• [Set task]
Rewrite all the records with "shooting spot" changed to "camera position" and everything else kept the same. Leave the pictures out of your answer.
====== Records supplied
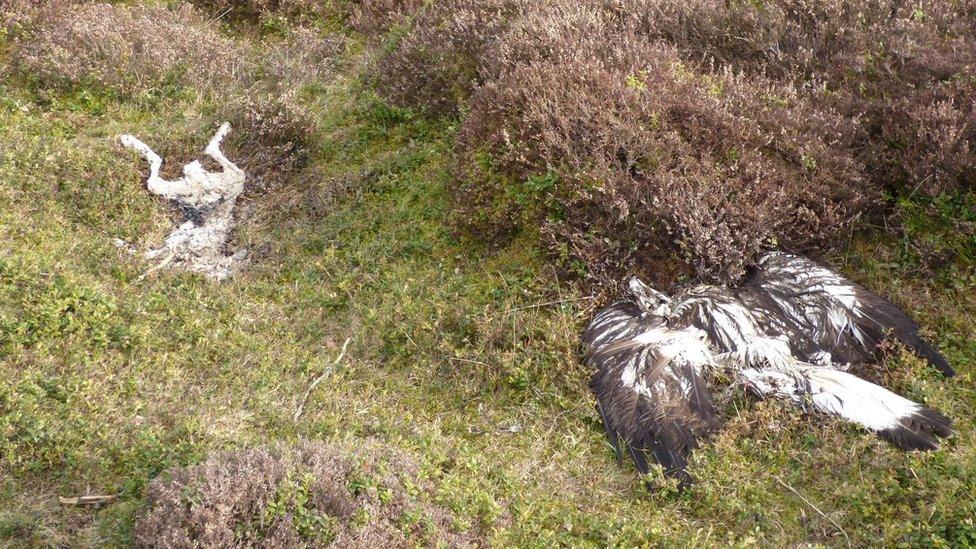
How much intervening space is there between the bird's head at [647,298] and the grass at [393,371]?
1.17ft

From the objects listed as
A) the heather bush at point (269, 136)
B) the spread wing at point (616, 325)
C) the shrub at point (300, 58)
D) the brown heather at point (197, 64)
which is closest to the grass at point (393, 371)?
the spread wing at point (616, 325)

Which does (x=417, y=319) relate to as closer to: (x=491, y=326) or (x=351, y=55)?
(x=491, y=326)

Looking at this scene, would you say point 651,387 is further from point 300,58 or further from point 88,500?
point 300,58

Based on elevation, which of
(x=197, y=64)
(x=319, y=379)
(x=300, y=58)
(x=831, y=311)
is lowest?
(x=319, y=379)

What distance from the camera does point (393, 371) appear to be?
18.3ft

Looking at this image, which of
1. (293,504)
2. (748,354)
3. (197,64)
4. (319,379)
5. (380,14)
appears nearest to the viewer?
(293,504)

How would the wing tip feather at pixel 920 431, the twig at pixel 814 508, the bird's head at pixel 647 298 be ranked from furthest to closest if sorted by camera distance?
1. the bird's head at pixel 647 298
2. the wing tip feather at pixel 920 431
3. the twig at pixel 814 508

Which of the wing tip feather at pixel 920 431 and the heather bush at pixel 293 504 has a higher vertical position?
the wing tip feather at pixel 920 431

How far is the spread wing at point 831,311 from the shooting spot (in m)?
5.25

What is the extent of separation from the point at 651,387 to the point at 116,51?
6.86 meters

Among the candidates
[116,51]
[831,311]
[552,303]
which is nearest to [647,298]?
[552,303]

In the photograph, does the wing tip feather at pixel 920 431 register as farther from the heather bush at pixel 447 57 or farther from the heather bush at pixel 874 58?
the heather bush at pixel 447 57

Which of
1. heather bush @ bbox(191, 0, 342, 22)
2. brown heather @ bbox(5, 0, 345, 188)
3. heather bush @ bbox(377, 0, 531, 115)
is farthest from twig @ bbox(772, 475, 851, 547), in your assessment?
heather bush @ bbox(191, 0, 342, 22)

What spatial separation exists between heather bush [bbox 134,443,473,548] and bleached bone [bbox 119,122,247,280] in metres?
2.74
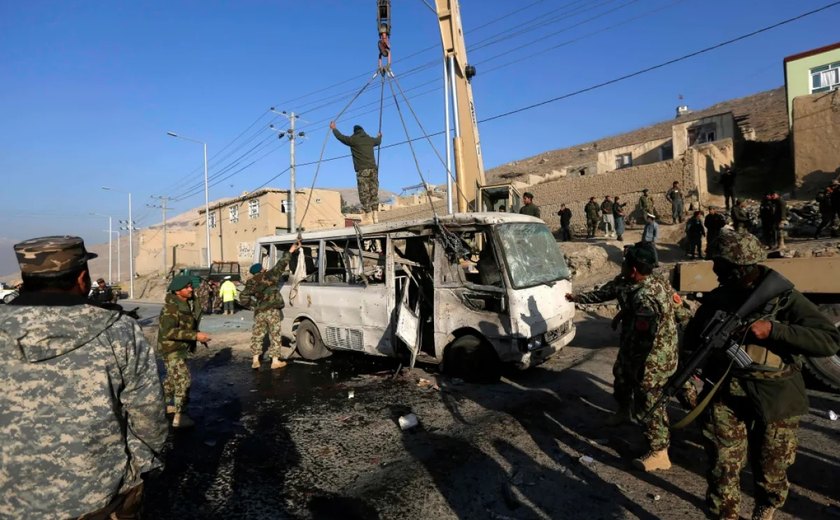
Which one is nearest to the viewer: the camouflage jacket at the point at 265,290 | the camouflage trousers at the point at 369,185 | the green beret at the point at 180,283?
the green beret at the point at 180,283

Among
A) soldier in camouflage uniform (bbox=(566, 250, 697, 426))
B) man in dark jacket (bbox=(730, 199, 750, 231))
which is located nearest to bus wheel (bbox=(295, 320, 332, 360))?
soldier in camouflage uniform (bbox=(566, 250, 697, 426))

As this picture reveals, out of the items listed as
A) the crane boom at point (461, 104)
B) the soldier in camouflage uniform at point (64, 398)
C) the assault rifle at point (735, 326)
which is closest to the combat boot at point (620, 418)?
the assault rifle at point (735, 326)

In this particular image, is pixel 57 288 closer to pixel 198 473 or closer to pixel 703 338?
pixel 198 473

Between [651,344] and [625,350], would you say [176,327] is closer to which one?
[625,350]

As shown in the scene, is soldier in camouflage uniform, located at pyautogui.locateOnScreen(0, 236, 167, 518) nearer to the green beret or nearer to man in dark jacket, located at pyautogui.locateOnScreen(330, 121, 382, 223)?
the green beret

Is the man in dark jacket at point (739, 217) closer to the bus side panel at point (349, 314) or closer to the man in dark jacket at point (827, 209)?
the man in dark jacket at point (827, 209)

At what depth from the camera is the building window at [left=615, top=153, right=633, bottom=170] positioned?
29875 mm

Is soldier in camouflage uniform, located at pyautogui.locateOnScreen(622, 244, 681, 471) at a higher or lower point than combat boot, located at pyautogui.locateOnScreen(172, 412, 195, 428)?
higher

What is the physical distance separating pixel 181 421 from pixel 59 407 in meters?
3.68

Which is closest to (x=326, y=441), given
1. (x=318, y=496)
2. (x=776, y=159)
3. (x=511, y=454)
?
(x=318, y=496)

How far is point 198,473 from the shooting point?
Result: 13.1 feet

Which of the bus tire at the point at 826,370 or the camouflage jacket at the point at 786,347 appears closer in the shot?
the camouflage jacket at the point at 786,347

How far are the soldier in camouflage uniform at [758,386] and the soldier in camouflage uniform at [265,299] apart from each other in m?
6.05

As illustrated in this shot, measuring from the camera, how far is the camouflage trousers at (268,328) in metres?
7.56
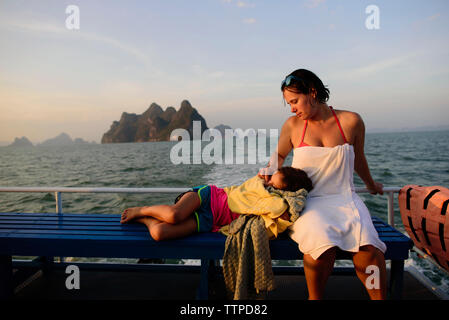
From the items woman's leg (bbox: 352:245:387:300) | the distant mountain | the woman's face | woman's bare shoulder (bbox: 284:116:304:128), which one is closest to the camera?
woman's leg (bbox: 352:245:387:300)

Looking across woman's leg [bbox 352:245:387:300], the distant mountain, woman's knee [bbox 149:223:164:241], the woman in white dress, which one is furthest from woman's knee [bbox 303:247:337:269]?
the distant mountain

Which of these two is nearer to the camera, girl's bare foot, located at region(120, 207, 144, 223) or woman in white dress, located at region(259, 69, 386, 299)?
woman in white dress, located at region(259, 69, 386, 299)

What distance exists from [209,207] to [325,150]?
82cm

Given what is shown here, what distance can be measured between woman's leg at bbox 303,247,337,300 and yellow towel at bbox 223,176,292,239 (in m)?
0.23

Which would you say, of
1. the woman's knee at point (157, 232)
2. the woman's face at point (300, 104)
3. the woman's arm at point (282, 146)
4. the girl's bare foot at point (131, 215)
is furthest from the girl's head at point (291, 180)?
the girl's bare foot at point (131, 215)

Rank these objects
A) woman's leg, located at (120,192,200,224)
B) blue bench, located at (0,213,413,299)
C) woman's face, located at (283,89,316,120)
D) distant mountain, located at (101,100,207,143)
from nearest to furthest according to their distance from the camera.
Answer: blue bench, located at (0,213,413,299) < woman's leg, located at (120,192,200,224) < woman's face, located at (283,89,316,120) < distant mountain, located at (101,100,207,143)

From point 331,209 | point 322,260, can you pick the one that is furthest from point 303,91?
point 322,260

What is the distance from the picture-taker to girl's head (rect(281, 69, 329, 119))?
============
• [Solution for this problem]
How much intervening space is there between the bird's head at [647,298] and the grass at [393,371]?
1.17ft

From the objects listed as
A) the heather bush at point (269, 136)
B) the spread wing at point (616, 325)
C) the shrub at point (300, 58)
D) the brown heather at point (197, 64)
which is closest to the grass at point (393, 371)?
the spread wing at point (616, 325)

Which does (x=417, y=319) relate to as closer to: (x=491, y=326) or (x=351, y=55)?
(x=491, y=326)

Looking at this scene, would you say point 651,387 is further from point 300,58 or further from point 88,500?
point 300,58

Based on elevation, which of
(x=197, y=64)
(x=319, y=379)
(x=300, y=58)
(x=831, y=311)
is lowest?
(x=319, y=379)

What distance from the camera does point (393, 371) appear to be?
18.3ft

Looking at this image, which of
1. (293,504)
2. (748,354)
3. (197,64)
4. (319,379)
5. (380,14)
appears nearest to the viewer?
(293,504)

How would the wing tip feather at pixel 920 431, the twig at pixel 814 508, the bird's head at pixel 647 298 be ranked from furthest to closest if sorted by camera distance?
1. the bird's head at pixel 647 298
2. the wing tip feather at pixel 920 431
3. the twig at pixel 814 508

Which of the wing tip feather at pixel 920 431 and the heather bush at pixel 293 504 has a higher vertical position?
the wing tip feather at pixel 920 431

How far is the spread wing at point 831,311 from the camera position (in m)?
5.25

What is the extent of separation from the point at 651,387 to the point at 116,51?
6.86 meters

Among the candidates
[116,51]
[831,311]
[552,303]
which is nearest to [647,298]?
[552,303]

In the photograph, does the wing tip feather at pixel 920 431 register as farther from the heather bush at pixel 447 57 or farther from the heather bush at pixel 874 58?
the heather bush at pixel 447 57

Which of
1. heather bush @ bbox(191, 0, 342, 22)
2. brown heather @ bbox(5, 0, 345, 188)
3. heather bush @ bbox(377, 0, 531, 115)
is farthest from twig @ bbox(772, 475, 851, 547), in your assessment?
heather bush @ bbox(191, 0, 342, 22)

What spatial separation exists between heather bush [bbox 134,443,473,548] and bleached bone [bbox 119,122,247,280] in metres?
2.74
Which one is nearest to the viewer: the camouflage jacket at the point at 265,290 | the camouflage trousers at the point at 369,185 | the green beret at the point at 180,283?
the green beret at the point at 180,283

Among
A) soldier in camouflage uniform (bbox=(566, 250, 697, 426))
B) man in dark jacket (bbox=(730, 199, 750, 231))
which is located nearest to bus wheel (bbox=(295, 320, 332, 360))?
soldier in camouflage uniform (bbox=(566, 250, 697, 426))

As this picture reveals, out of the items listed as
A) the crane boom at point (461, 104)
B) the soldier in camouflage uniform at point (64, 398)
C) the assault rifle at point (735, 326)
which is closest to the combat boot at point (620, 418)?
the assault rifle at point (735, 326)

In this particular image, is pixel 57 288 closer to pixel 198 473 or closer to pixel 703 338?
pixel 198 473

Between [651,344] and [625,350], would you say [176,327] is closer to which one?
[625,350]

As shown in the scene, is soldier in camouflage uniform, located at pyautogui.locateOnScreen(0, 236, 167, 518) nearer to the green beret or nearer to man in dark jacket, located at pyautogui.locateOnScreen(330, 121, 382, 223)?
the green beret

Is the man in dark jacket at point (739, 217) closer to the bus side panel at point (349, 314) or closer to the man in dark jacket at point (827, 209)?
the man in dark jacket at point (827, 209)

At what depth from the camera is the building window at [left=615, top=153, right=633, bottom=170] positioned?
29875 mm

Is soldier in camouflage uniform, located at pyautogui.locateOnScreen(622, 244, 681, 471) at a higher or lower point than combat boot, located at pyautogui.locateOnScreen(172, 412, 195, 428)?
higher

What is the physical distance separating pixel 181 421 from pixel 59 407 in meters?
3.68

Which is closest to (x=326, y=441), given
1. (x=318, y=496)
2. (x=776, y=159)
3. (x=511, y=454)
?
(x=318, y=496)

How far is point 198,473 from the shooting point?
Result: 13.1 feet

Which of the bus tire at the point at 826,370 or the camouflage jacket at the point at 786,347 appears closer in the shot?
the camouflage jacket at the point at 786,347

How far are the soldier in camouflage uniform at [758,386] and the soldier in camouflage uniform at [265,299] apart from each other in m?
6.05

As illustrated in this shot, measuring from the camera, how far is the camouflage trousers at (268,328) in metres?
7.56
From the items woman's leg (bbox: 352:245:387:300) | the distant mountain | the woman's face | woman's bare shoulder (bbox: 284:116:304:128), which one is closest to the camera?
woman's leg (bbox: 352:245:387:300)

Looking across woman's leg [bbox 352:245:387:300], the distant mountain, woman's knee [bbox 149:223:164:241], the woman in white dress, which one is furthest from woman's knee [bbox 303:247:337:269]?
the distant mountain

Which of these two is nearer to the camera, girl's bare foot, located at region(120, 207, 144, 223) or woman in white dress, located at region(259, 69, 386, 299)?
woman in white dress, located at region(259, 69, 386, 299)

What distance exists from [209,207] to [325,150]?
82cm

Given what is shown here, what distance can be measured between woman's leg at bbox 303,247,337,300 and yellow towel at bbox 223,176,292,239 (in m)?
0.23

Which would you say, of
1. the woman's knee at point (157, 232)
2. the woman's face at point (300, 104)
3. the woman's arm at point (282, 146)
4. the girl's bare foot at point (131, 215)
is furthest from the girl's head at point (291, 180)?
the girl's bare foot at point (131, 215)

Rank these objects
A) woman's leg, located at (120,192,200,224)
B) blue bench, located at (0,213,413,299)
C) woman's face, located at (283,89,316,120)
D) distant mountain, located at (101,100,207,143)
from nearest to furthest according to their distance from the camera.
Answer: blue bench, located at (0,213,413,299) < woman's leg, located at (120,192,200,224) < woman's face, located at (283,89,316,120) < distant mountain, located at (101,100,207,143)

From point 331,209 | point 322,260, can you pick the one that is furthest from point 303,91?
point 322,260

What is the distance from the picture-taker to girl's head (rect(281, 69, 329, 119))?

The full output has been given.